AVAILABLE DATA
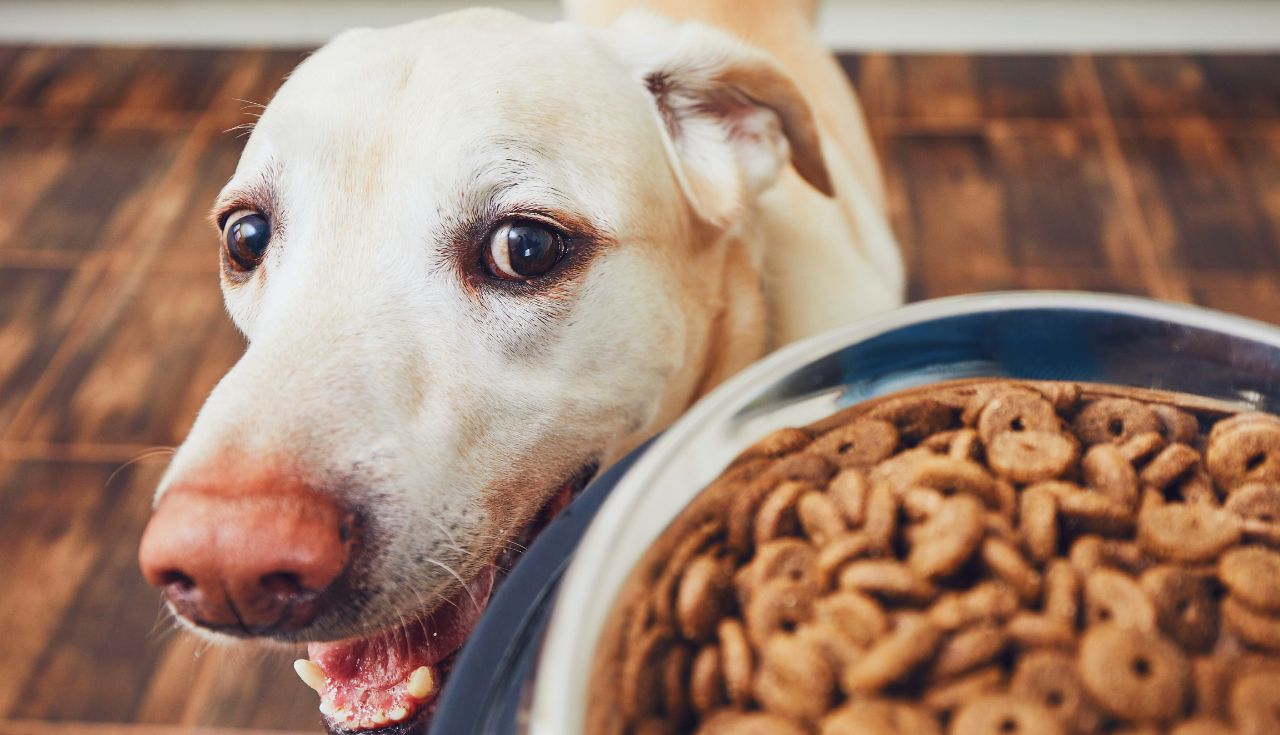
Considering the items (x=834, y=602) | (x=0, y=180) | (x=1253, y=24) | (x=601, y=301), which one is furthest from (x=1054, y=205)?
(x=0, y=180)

==

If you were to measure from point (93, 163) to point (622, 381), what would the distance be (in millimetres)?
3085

...

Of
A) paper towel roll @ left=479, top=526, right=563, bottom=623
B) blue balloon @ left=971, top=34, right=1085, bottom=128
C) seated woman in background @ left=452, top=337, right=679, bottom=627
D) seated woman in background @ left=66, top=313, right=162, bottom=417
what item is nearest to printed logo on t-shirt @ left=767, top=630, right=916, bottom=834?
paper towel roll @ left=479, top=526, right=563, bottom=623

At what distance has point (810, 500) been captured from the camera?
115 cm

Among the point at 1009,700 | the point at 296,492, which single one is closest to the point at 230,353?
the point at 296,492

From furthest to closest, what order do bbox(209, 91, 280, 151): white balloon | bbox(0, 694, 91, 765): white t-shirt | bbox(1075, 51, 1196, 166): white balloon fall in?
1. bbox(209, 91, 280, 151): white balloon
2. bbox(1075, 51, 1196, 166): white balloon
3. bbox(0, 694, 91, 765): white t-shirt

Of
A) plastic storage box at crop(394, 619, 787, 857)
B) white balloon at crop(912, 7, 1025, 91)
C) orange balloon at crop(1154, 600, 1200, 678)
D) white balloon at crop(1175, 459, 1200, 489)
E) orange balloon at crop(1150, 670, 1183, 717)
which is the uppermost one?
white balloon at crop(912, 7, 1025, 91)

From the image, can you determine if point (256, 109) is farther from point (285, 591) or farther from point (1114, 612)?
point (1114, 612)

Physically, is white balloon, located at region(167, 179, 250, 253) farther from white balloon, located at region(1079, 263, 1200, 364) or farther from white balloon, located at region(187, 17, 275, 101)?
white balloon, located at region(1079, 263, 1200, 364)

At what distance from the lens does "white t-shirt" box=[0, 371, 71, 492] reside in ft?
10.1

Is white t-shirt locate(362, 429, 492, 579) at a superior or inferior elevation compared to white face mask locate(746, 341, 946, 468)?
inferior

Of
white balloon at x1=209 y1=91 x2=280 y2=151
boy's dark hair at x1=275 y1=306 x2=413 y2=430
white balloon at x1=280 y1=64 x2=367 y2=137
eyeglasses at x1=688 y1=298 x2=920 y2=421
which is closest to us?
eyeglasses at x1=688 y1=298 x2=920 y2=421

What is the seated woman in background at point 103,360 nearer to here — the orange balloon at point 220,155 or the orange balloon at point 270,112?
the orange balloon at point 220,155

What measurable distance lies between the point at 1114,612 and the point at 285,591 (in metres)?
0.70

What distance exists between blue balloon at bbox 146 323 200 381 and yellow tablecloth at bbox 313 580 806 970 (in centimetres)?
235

WRITTEN EXERCISE
Return every line of the records above that contains the word "background".

WRITTEN SOLUTION
C) seated woman in background @ left=452, top=337, right=679, bottom=627
D) seated woman in background @ left=66, top=313, right=162, bottom=417
What is the seated woman in background at point 103,360 nearer to here — the orange balloon at point 220,155 or the orange balloon at point 270,112?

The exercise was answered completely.